In this post we will discuss the process of how to install Ubuntu on a System that already have Windows Preinstalled.
Note*: Even if you are starting from a blank Hard drive it is always advised to install Windows first before installing Ubuntu.
I prefer to install Linux in dual boot with Windows. I hardly use Windows but it gives me sort of back up if I mess up with things. Dual-booting Linux with Windows is always suggestible for beginners. In this post, we shall see how to install Ubuntu in dual boot mode with Windows.
The steps mentioned here are applicable to other Ubuntu-based Flavors or Linux distributions such as Linux Mint, Elementary OS etc.
Dual boot Ubuntu with Windows 10 and Windows 8.1:
Though I have used Ubuntu 20.04 here, it is applicable to all versions of Ubuntu, be it Ubuntu 18.04 or Ubuntu 20.10. There are various prerequisites to install Ubuntu on a UEFI system. I’ll list them for easier read here:
- Ubuntu ISO burned to a USB or DVD (we’ll see it)
- Windows backup (optional)
- Windows 10 bootable USB (optional yet recommended as it will save your day if anything goes wrong)
Step 1: Make a backup [optional]
It is always nice to make a backup, just in case if you mess up with the system. There are numerous articles on the web to show you how to back up your system.
Step 2: Create a live USB/disk of Ubuntu
Step 3: Make a partition where Ubuntu will be installed
Assuming tat you have a fresh system, the first thing we need to do is to make a partition to install Linux. The 256 GB in my system was already had several partitions from manufacturer but mainly for backup and other purposes. Main partition was C drive, of around 220 GB, where Windows 8.1 was installed.

○ ○ ○ ○

Given task A: Copy out each line of the listing that contains the string "scene", treating case as significant.
Given task B: Write the next part of the Ubuntu dual-boot guide, picking up right after its last sentence.
The guide above and the listing that comes next have no connection to each other.

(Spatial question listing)

○ ○ ○ ○

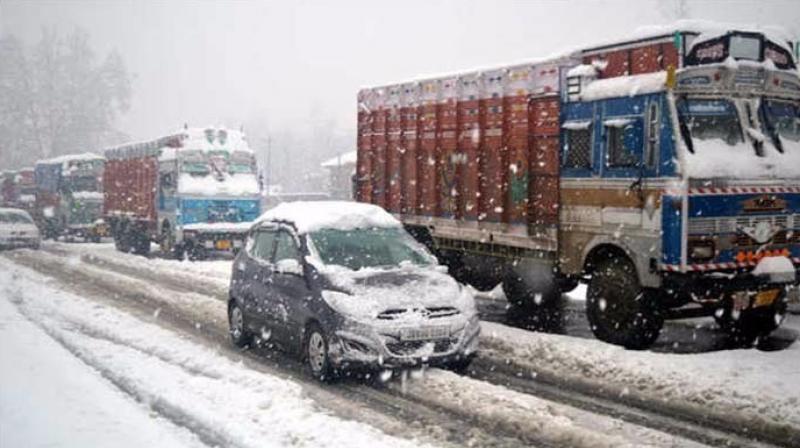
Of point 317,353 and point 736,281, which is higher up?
point 736,281

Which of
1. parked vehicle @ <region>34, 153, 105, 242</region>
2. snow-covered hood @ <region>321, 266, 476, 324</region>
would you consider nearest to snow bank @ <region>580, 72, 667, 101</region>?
snow-covered hood @ <region>321, 266, 476, 324</region>

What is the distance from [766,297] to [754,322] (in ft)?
3.57

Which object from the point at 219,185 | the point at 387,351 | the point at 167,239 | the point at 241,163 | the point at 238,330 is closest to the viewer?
the point at 387,351

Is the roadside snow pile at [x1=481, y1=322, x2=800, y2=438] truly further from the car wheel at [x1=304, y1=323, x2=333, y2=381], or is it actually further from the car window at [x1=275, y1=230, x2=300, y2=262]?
the car window at [x1=275, y1=230, x2=300, y2=262]

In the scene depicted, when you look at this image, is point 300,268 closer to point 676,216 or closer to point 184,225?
point 676,216

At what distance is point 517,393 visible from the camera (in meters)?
8.44

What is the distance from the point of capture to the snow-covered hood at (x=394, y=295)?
8.91 meters

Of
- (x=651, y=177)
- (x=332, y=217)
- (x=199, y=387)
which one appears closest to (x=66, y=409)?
(x=199, y=387)

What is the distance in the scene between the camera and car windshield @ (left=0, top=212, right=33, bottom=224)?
30062 mm

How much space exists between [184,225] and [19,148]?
2669 inches

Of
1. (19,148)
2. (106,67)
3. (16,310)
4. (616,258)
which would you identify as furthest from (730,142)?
(106,67)

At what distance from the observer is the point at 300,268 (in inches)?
387

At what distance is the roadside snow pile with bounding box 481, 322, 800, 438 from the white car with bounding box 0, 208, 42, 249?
78.1ft

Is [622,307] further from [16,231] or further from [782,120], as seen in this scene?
[16,231]
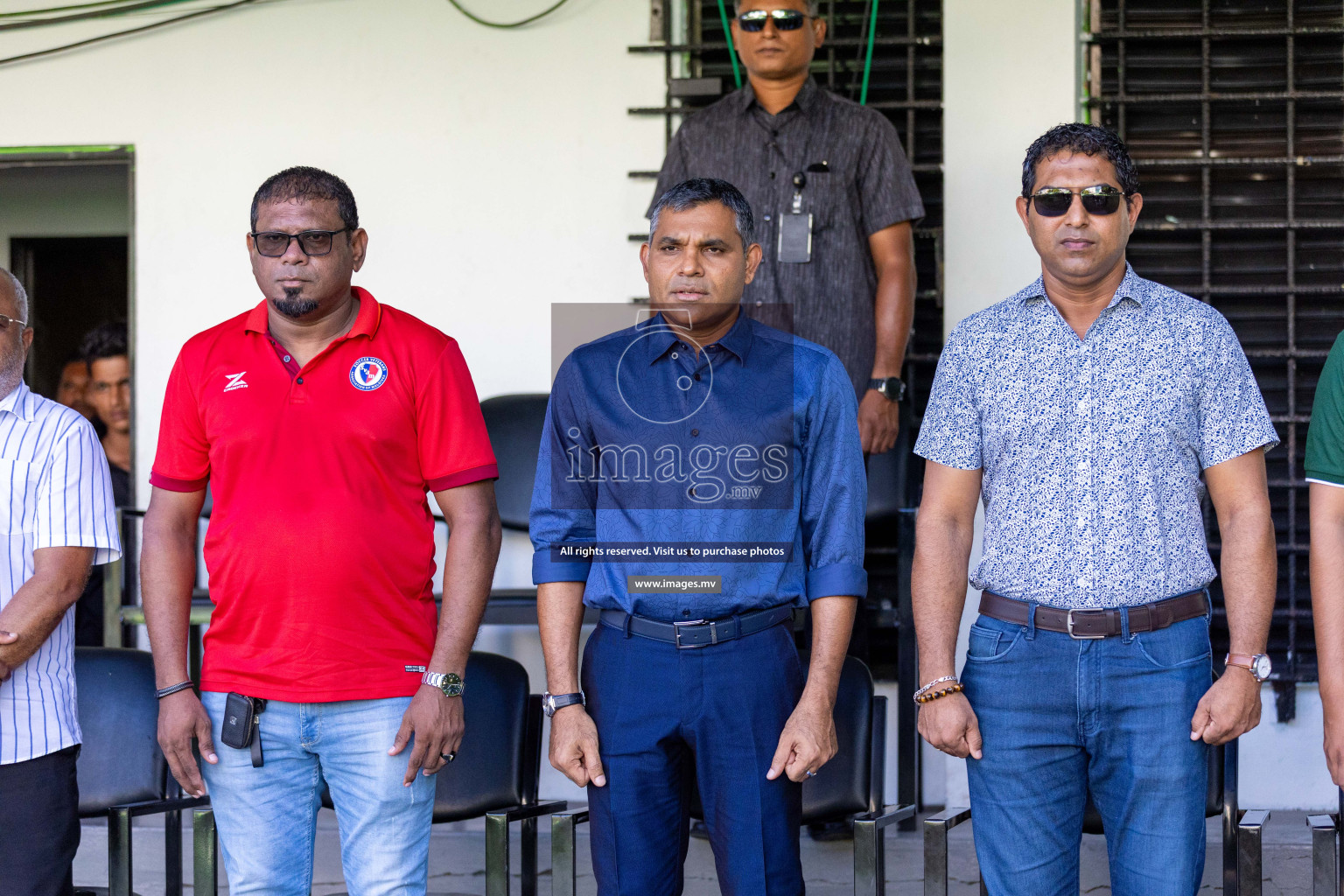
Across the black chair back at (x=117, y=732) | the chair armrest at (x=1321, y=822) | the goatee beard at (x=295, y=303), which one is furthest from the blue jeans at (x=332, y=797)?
the chair armrest at (x=1321, y=822)

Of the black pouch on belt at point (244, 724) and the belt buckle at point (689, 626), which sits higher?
the belt buckle at point (689, 626)

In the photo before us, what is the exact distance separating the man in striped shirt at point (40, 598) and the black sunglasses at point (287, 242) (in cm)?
55

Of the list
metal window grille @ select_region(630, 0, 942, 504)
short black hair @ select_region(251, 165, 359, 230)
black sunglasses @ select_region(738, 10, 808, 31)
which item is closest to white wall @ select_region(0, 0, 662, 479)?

○ ○ ○ ○

Response A:
In the scene depicted, when you look at this image, is point 300,268 closer to point 676,216 or closer to point 184,225?
What is the distance in the scene between the camera and car windshield @ (left=0, top=212, right=33, bottom=224)?
Is [622,307] further from [16,231] or further from [782,120], as seen in this scene?

Response B:
If you have just one partition like this, you need to make some free space out of it for Linux. If you have several partitions of considerable size, use any of them except C drive because it may erase the data.
To make a partition in Windows 8, go to Disk Management tool. You can find disk management tool by searching for ‘disk’ in Control Panel.
In the Disk Management tool, right click on the drive which you want to partition and select shrink volume. In my case, I shrank the C drive to make some free space:
You can leave the free space as it is. We shall use it while installing Ubuntu.
Step 4: Disable fast startup in Windows [optional]
Windows 8 introduced a new feature called “fast startup” for quick boot. While it is not mandatory, it would be better to have it disabled.
Go to Control Panel > Hardware and Sound > Power Options > System Settings > Choose what the power buttons do and uncheck the Turn on fast startup box.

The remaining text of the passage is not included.